### PROBLEM TO WORK ON
A faithful copy of the listing below is needed, with its pictures left out.

:: DATA SECTION ::

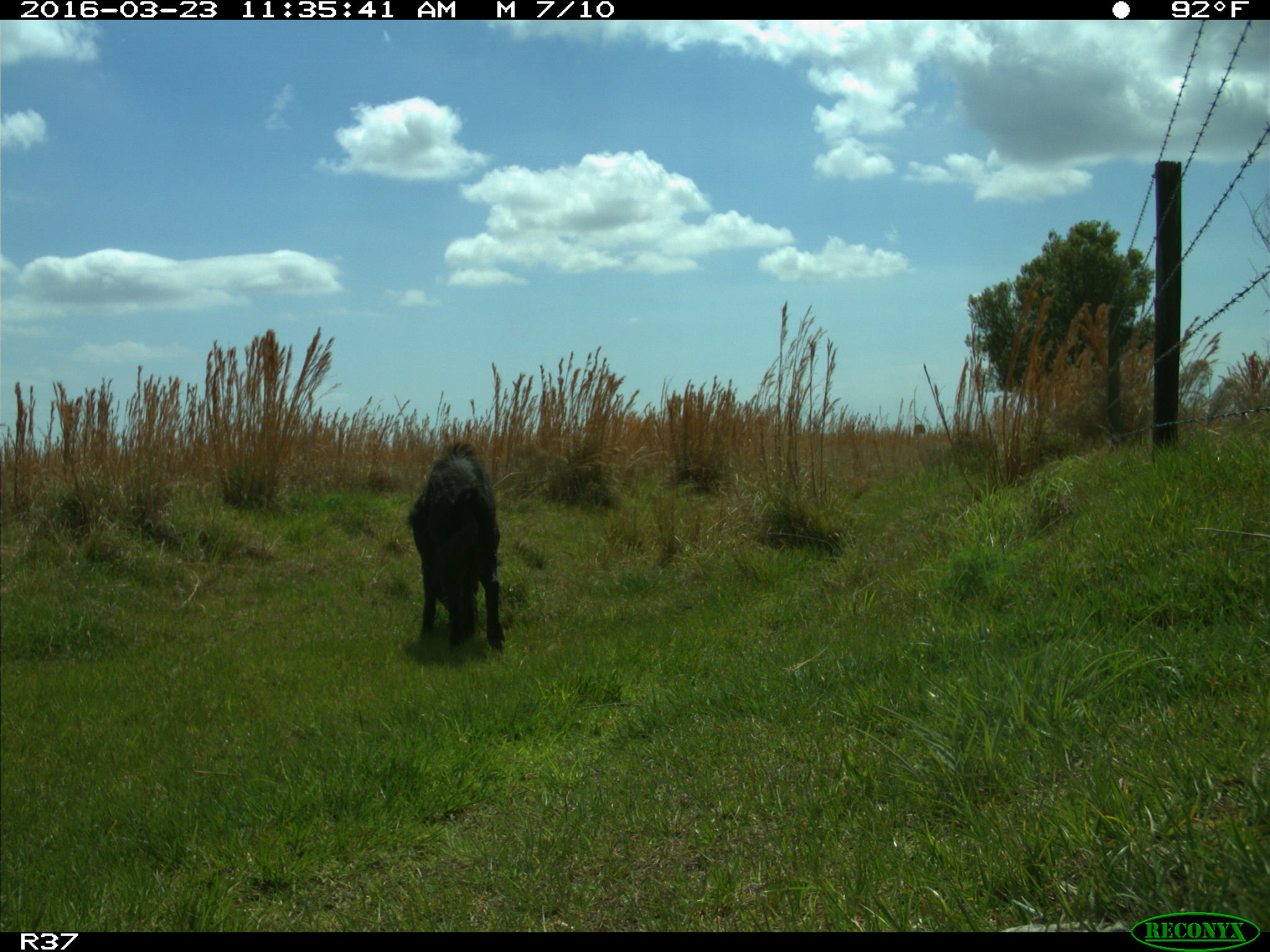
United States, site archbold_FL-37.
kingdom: Animalia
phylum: Chordata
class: Mammalia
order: Artiodactyla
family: Suidae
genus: Sus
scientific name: Sus scrofa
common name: wild boar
Sus scrofa (wild boar).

:::

### SOLUTION TO THIS TASK
United States, site archbold_FL-37.
kingdom: Animalia
phylum: Chordata
class: Mammalia
order: Artiodactyla
family: Suidae
genus: Sus
scientific name: Sus scrofa
common name: wild boar
Sus scrofa (wild boar).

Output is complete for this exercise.